FORWARD-3 simply failed, says Alkermes, due to a high placebo response. Unlike Forward-4 and Forward-5, though, Forward-3 did not use what’s called a sequential parallel comparison design, or SPCD. In an SPCD study, the first round of placebo patients who don’t respond to the drug are re-randomized between the drug arm and the sugar pill, in order to quell the high placebo responses that have scuttled numerous other trials for depression.

Alkermes outlined its argument for an approval of their drug in a call with analysts on Thursday evening. The key to the turnabout started with their analysis of FORWARD-4, their second Phase III study, which failed. The reason it failed, they said, is that the study hinged on the depression scores at a specific time. To improve their odds, investigators shifted from a specific deadline to coming up with an average score from responses tracked over weeks for FORWARD-5.

Significantly, Alkermes made the change without getting any feedback from the FDA. Under careful questioning by analysts, they also noted that MDRS -6 scores have not been used as a primary endpoint for a registration study before, but felt that it reflects a response to the core symptoms of depression.

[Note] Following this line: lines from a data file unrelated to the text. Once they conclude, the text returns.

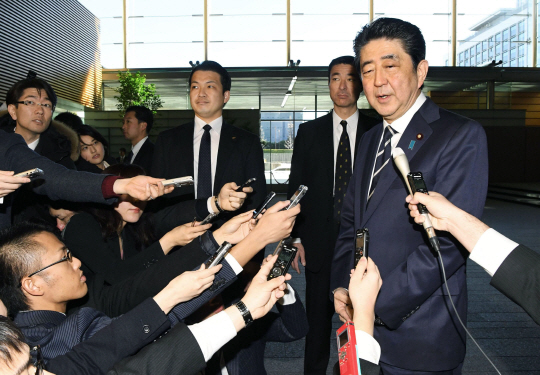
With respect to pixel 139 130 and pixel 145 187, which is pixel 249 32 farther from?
pixel 145 187

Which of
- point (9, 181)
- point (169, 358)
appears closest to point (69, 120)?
point (9, 181)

In a followup, Pops told me:

The point we were making was that MADRS-6, which is 6 of the 10 MADRS questions, is focused on the core symptoms of depression.  This endpoint had not been used as a primary endpoint in a registration program.  But it really doesn’t matter, as the study achieved statistical significance on BOTH MADRS-6 and the full MADRS-10.

Data will be released at an upcoming scientific conference.

“This is literally hot off the presses,” said Pops.

An approval is far from a slam dunk. A retrospective analysis can be hard to sell. But it’s a lot better than being forced to explain going 0 for 3. As of today, Alkermes is still in the fight. If it goes down now, it will go down swinging.